◆ REQUESTS
- a) Output the passage of the state parks newsletter between "Although we have" and "you out there!", inclusive, without any changes.
- b) According to the state parks newsletter, on which pond has the writer seen her brother Luc floating in his canoe?

◆ SOURCE EXCERPT

-- begin --

Vermont State Parks e-Newsletter                                     September 2015

Greetings everyone!

Welcome to the latest edition of Vermont State Parks' e-newsletter. As we transition from our very busy summer season into the glorious Vermont autumn, I want to give a hearty "hats off" and thank you to the hundreds of passionate and dedicated people who work in your parks to make them the best they can be. From Park Rangers and Attendants to our interpreters and maintenance staff, we all work together to make sure you have a top notch experience. It's not always easy but it is always very rewarding work. Thank you all.

Although we have passed Labor Day weekend which is considered the "end of summer," it is hardly an end to anything in Vermont State Parks. Twenty four of our campgrounds are fully operational so you can have the kind of great camping adventure Rebecca writes about in her article below. And besides, state parks never really close. Many of us believe the best time to camp, hike and paddle in state parks is in the fall with cooler weather and fewer crowds. So, get outside now and find out for yourself!

See you out there!   

Craig Whipple
Director, Vermont State Parks
The Outdoor Observer - Advent of Autumn
By Rebecca Phelps

It's happening all around you. It's starting to feel a little cooler at night. The dew is heavier on the grass in the morning. You had to put on a long sleeve shirt today. You are serenaded by a symphony of crickets each evening. I just saw a rack of mums for sale at the florist. Fall is on the way.

Let's face it, we are all summer people. Ask anyone their favorite outdoor childhood memory. The answer will be something like: watching the Milky Way from the comfort of a sleeping bag, the cool feeling of water closing over your head as you plunge off the pier, the smell of summer rain after a drought; all summer memories. Even my brother, Luc, who claims to love winter first and foremost, secretly loves summer best. I've seen it in his eyes from the stern of his canoe floating on Spectacle Pond at Brighton State Park

Preserve those summer memories in the way you enjoy most-a collection of photographs, a scrap book, a journal of tidbits about your adventures, and then get excited about the advent of autumn by watching seasonal changes. The woods grow quieter as your favorite songbirds sing less and less. Breeding season is done for these migratory birds; their babies have fledged. There is no reason to sing anymore. Soon the early migrators will gather together to head south for the winter months.

-- end --

Excerpts from a spatial dataset
-- begin --

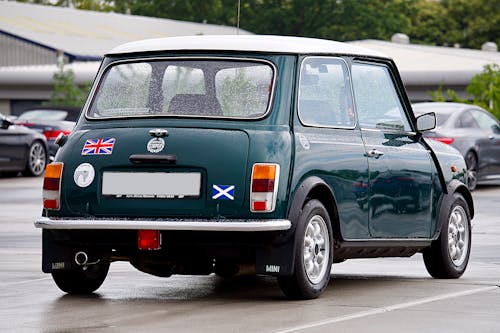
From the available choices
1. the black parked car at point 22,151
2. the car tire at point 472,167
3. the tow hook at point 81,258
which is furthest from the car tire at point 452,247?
the black parked car at point 22,151

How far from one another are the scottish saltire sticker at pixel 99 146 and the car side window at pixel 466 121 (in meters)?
17.0

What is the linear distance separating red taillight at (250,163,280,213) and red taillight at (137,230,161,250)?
0.66m

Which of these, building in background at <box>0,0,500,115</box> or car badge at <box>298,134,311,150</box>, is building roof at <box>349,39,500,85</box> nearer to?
building in background at <box>0,0,500,115</box>

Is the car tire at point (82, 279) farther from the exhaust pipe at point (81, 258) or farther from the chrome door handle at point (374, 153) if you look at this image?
the chrome door handle at point (374, 153)

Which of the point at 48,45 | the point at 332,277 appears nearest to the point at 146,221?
the point at 332,277

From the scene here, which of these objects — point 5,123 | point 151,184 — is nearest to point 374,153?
point 151,184

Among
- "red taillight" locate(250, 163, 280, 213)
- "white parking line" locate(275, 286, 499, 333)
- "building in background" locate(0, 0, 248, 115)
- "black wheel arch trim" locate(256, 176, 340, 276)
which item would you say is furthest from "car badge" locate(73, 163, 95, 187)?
"building in background" locate(0, 0, 248, 115)

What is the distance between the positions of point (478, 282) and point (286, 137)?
2464mm

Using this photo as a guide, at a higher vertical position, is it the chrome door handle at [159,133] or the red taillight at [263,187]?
the chrome door handle at [159,133]

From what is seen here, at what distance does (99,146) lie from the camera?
10094 mm

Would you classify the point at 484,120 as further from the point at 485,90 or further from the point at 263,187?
the point at 263,187

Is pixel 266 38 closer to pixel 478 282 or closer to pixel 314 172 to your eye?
pixel 314 172

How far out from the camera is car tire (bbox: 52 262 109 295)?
10.5m

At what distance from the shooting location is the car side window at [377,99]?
1114cm
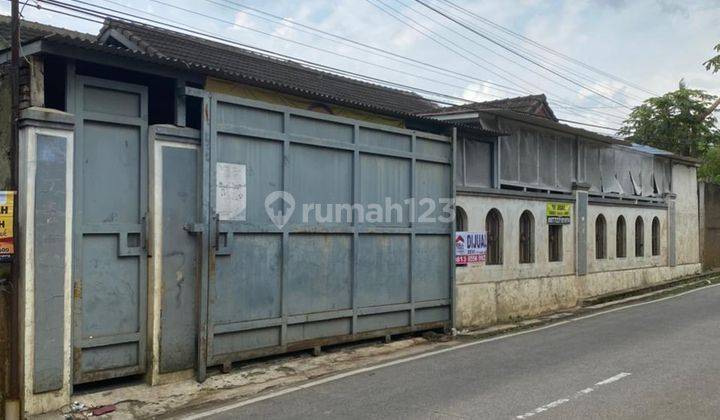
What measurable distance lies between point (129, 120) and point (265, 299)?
2985mm

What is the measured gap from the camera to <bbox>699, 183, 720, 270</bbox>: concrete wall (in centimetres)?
2469

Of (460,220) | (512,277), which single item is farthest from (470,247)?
(512,277)

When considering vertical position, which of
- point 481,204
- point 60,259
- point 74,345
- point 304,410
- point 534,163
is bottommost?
point 304,410

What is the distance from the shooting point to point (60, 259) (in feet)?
22.5

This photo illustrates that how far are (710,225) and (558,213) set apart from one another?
1254cm

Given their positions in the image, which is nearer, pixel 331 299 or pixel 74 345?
pixel 74 345

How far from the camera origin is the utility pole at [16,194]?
6480mm

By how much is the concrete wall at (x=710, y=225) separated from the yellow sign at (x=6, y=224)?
24.1 metres

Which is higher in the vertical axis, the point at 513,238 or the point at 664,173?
the point at 664,173

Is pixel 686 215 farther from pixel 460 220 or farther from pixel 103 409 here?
pixel 103 409

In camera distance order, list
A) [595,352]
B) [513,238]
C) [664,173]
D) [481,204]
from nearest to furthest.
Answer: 1. [595,352]
2. [481,204]
3. [513,238]
4. [664,173]

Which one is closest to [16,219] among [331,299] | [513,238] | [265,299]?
[265,299]

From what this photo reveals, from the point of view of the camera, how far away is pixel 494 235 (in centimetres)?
1425

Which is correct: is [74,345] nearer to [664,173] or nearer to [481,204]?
[481,204]
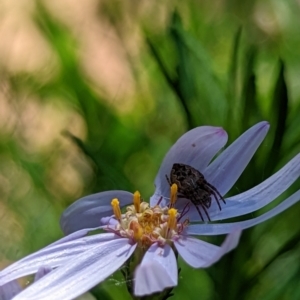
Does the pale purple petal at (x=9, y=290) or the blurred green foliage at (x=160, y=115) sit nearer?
the pale purple petal at (x=9, y=290)

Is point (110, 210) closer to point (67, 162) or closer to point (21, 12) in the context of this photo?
point (67, 162)

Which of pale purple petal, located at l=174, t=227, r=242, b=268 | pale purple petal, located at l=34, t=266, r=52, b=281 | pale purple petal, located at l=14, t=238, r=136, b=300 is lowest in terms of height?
pale purple petal, located at l=174, t=227, r=242, b=268

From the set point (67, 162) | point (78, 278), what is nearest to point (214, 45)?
point (67, 162)

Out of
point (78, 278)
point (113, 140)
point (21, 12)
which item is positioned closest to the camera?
point (78, 278)

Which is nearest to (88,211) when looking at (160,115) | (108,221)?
(108,221)

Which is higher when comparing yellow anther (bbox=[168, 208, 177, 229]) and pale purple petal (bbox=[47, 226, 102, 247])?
pale purple petal (bbox=[47, 226, 102, 247])

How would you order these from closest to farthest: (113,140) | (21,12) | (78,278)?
(78,278) < (113,140) < (21,12)

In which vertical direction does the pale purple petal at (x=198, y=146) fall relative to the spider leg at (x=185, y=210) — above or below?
above
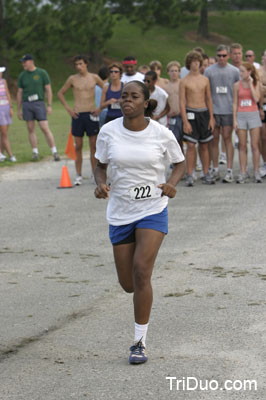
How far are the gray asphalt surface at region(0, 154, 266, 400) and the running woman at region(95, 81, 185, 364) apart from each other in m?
0.47

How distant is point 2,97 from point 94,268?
985 centimetres

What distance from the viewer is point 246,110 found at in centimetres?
1374

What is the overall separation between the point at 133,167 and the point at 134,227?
1.27ft

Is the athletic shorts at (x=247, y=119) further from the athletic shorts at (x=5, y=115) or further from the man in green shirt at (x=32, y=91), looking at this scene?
the athletic shorts at (x=5, y=115)

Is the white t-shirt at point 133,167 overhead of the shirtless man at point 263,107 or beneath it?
overhead

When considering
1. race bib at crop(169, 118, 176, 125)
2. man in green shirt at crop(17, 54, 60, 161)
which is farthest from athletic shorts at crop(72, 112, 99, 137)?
man in green shirt at crop(17, 54, 60, 161)

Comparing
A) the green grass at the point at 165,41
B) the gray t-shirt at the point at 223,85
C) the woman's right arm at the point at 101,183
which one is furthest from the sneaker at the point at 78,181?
the green grass at the point at 165,41

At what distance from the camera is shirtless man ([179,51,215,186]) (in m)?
13.6

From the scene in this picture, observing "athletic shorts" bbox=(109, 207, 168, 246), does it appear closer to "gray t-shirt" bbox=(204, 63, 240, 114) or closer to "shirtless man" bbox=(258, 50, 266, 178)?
"shirtless man" bbox=(258, 50, 266, 178)

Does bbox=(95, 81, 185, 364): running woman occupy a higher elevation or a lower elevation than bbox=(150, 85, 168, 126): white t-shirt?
higher

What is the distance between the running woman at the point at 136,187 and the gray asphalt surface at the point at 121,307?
0.47 metres

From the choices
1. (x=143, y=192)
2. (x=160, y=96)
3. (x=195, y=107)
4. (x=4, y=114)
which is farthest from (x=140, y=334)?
(x=4, y=114)

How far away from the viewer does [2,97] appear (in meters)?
17.6

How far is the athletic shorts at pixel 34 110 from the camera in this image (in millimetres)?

-- end --

◆ TASK-BY-TASK OUTPUTS
- a)
Although we have passed Labor Day weekend which is considered the "end of summer," it is hardly an end to anything in Vermont State Parks. Twenty four of our campgrounds are fully operational so you can have the kind of great camping adventure Rebecca writes about in her article below. And besides, state parks never really close. Many of us believe the best time to camp, hike and paddle in state parks is in the fall with cooler weather and fewer crowds. So, get outside now and find out for yourself!

See you out there!

- b) Spectacle Pond at Brighton State Park.